▸ **TEXT EXTRACT**
^^^^^^^^^^^^^^^^

Think about it—how many places have a pickled fish eating contest? A Fish Toss? I think we are alone in those pastimes! But it keeps Fisherman’s Picnic interesting.
There is, however, one “game” at Fisherman’s Picnic that I do not like. It’s the “I know who you are—who am I?” game.
One of the joys of Fisherman’s Picnic is reuniting with old friends and catching up with long-lost relatives. Fisherman’s Picnic is the time to come home for a visit if you want to see everyone you’ve ever known from kindergarten to graduation. The problem is, we don’t look like we did back then. That is one of the challenges of Fisherman’s. At least it is for me.
I think I am at a disadvantage though. It is pretty easy to figure out who I am. I’m the one walking around Fisherman’s Picnic with a camera around my neck and a little tablet, taking photos and writing down names. Who would do that, but a reporter? How many reporters are there in Grand Marais? Odds are pretty good that old friends can figure out who I am.

^^^^^^^^^^^^^^^^

▸ **REQUIREMENT**
Render this sentence from the Fisherman’s Picnic passage above into Spanish: "One of the joys of Fisherman’s Picnic is reuniting with old friends and catching up with long-lost relatives."

▸ **EXTRACTED ENTRIES**
^^^^^^^^^^^^^^^^

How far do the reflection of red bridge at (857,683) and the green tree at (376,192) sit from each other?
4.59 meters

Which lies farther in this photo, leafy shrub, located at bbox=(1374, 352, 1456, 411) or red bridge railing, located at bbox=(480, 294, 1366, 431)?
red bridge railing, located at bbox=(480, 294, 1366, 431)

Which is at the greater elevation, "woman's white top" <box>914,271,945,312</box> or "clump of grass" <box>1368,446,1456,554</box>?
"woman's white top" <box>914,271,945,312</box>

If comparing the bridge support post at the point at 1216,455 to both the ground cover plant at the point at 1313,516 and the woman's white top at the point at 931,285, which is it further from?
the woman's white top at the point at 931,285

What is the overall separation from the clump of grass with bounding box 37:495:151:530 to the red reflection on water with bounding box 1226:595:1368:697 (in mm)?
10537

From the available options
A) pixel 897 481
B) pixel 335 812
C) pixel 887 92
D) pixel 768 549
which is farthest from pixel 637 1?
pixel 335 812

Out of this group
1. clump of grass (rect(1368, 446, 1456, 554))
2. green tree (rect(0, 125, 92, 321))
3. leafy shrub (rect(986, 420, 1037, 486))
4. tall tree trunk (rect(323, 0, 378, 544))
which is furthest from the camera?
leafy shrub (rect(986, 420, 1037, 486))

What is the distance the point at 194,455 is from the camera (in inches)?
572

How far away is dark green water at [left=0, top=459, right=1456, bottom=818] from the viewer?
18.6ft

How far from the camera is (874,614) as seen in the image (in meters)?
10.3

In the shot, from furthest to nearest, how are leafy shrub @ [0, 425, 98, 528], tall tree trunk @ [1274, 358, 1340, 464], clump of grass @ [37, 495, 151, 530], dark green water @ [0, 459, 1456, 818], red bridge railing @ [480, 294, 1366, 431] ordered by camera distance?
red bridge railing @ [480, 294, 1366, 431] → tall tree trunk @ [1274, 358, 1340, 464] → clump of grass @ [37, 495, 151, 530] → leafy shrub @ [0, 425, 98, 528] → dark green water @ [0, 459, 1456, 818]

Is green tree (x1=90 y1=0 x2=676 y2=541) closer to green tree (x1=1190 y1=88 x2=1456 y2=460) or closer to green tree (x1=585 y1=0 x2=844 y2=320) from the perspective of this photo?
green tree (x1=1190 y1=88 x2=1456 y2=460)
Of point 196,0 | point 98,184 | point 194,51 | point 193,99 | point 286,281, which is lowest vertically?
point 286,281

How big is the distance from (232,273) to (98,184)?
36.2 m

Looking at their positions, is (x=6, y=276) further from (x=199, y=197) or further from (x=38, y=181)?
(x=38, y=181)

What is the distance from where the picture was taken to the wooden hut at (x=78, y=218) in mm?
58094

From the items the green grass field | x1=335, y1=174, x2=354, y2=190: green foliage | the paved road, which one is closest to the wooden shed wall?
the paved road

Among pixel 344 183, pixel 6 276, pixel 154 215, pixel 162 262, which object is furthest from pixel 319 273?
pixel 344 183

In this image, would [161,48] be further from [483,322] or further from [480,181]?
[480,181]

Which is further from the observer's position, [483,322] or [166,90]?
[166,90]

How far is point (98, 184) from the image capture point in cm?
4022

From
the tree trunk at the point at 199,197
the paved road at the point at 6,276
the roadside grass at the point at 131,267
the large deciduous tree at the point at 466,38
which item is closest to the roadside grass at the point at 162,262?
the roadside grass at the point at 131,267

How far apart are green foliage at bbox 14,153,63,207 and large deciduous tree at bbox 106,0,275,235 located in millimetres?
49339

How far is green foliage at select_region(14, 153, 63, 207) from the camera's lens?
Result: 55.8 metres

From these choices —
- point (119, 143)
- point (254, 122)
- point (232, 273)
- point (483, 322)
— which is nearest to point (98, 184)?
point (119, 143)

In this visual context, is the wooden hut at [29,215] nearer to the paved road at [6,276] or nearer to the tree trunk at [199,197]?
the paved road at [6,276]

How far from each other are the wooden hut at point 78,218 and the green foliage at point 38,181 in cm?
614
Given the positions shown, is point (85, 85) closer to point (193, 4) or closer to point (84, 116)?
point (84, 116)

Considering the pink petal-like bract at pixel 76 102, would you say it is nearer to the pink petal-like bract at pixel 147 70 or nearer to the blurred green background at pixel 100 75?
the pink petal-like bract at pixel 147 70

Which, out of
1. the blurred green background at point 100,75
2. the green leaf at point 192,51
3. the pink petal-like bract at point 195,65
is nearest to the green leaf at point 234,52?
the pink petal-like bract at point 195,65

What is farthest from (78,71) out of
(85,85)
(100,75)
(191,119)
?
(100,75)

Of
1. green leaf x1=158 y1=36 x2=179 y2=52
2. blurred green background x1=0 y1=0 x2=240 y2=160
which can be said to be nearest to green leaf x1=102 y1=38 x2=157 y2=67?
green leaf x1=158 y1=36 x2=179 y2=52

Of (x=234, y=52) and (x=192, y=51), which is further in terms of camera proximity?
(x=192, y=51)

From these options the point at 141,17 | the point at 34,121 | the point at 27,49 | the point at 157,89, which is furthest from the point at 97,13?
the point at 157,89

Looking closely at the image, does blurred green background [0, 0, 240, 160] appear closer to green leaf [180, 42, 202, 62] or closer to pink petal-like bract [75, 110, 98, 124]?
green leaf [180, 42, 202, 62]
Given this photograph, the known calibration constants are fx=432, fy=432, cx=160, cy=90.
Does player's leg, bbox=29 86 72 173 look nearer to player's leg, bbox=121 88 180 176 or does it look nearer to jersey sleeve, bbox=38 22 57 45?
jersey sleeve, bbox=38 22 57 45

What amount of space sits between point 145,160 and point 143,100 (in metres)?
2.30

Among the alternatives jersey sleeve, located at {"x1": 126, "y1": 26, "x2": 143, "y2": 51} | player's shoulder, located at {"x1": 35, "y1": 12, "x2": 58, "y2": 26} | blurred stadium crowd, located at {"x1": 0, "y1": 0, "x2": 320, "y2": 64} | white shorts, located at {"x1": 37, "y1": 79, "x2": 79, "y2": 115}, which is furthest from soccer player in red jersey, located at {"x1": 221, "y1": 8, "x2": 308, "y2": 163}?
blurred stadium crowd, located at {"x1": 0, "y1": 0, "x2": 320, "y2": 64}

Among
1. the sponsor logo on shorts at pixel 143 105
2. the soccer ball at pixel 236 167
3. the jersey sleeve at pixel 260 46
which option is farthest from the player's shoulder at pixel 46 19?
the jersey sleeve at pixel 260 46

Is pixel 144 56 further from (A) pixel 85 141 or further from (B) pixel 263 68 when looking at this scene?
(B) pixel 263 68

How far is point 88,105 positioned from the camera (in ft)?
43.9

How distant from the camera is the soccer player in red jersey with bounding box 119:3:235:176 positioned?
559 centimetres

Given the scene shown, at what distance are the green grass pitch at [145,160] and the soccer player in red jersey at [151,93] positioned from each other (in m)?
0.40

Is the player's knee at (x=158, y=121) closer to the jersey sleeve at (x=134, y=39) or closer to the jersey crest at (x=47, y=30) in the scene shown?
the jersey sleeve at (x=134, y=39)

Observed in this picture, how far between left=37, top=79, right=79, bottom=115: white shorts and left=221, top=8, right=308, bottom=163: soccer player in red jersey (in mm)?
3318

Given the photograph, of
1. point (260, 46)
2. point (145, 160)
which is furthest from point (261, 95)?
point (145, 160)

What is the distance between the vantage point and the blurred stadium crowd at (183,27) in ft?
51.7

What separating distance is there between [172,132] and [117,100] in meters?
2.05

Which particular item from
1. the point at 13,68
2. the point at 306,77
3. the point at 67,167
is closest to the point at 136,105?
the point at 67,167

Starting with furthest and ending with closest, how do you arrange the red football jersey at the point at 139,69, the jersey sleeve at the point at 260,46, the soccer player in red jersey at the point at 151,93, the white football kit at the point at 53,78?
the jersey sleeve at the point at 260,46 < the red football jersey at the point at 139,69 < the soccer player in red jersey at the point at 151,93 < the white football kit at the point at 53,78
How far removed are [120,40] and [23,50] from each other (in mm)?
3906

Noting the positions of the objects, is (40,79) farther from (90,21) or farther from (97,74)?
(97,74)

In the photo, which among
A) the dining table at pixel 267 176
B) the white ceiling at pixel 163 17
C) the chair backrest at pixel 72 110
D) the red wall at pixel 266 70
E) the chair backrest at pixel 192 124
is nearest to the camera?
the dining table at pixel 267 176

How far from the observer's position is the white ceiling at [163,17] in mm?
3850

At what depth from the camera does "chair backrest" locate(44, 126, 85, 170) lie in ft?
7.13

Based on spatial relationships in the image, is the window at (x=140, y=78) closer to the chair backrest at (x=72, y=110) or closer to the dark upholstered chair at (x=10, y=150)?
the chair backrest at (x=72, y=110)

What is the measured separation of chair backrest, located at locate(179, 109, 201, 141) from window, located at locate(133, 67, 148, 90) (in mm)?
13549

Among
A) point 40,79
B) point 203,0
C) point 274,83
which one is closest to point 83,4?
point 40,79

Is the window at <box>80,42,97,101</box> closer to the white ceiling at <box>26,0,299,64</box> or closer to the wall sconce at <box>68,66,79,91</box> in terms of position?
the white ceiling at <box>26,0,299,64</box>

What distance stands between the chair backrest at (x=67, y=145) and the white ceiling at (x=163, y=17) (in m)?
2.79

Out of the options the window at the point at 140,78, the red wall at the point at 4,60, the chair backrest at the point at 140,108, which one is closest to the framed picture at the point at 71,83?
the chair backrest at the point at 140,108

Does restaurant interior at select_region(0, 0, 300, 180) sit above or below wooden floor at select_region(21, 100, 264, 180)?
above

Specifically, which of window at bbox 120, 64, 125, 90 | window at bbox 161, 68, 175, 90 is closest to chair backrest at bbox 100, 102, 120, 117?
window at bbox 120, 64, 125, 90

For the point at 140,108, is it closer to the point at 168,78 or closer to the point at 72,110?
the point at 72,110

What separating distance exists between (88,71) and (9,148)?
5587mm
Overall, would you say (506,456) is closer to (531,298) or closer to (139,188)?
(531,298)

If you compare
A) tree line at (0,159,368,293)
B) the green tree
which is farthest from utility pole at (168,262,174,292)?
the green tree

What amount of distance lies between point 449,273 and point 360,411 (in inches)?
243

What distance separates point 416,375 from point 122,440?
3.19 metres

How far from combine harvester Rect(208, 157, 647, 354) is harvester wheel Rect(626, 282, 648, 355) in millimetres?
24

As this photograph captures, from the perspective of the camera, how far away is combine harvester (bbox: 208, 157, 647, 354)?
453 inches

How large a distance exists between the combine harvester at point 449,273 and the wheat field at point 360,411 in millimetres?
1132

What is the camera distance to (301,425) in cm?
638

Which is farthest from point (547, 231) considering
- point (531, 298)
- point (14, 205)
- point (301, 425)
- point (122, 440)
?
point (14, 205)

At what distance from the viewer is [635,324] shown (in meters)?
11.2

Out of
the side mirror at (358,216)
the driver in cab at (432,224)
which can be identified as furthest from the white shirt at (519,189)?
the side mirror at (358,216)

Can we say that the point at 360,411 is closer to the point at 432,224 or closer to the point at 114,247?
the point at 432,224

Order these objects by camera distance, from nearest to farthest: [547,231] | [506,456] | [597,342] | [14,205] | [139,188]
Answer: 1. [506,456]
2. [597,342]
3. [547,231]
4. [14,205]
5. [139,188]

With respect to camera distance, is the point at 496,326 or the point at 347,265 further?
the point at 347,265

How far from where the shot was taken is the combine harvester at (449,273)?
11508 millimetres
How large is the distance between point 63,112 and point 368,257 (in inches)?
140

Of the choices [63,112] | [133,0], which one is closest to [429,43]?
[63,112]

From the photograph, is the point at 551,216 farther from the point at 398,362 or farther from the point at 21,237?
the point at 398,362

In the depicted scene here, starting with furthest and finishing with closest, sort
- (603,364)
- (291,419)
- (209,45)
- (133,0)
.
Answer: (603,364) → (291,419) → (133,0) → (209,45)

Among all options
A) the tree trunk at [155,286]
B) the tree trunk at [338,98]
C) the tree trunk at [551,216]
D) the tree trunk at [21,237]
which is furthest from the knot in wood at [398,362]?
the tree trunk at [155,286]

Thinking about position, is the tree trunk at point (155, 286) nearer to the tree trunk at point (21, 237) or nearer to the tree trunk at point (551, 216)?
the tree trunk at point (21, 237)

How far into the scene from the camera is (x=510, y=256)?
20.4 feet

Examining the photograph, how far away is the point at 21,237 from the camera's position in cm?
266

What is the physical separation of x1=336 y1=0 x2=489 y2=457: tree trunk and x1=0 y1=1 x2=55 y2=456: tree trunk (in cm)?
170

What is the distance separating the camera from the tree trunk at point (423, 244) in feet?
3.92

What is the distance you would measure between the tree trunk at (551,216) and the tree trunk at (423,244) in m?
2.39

^^^^^^^^^^^^^^^^

▸ **OUTPUT FOR THIS EXERCISE**
Una de las alegrías de Fisherman’s Picnic es reencontrarse con viejos amigos y ponerse al día con parientes a quienes no se ve desde hace mucho tiempo.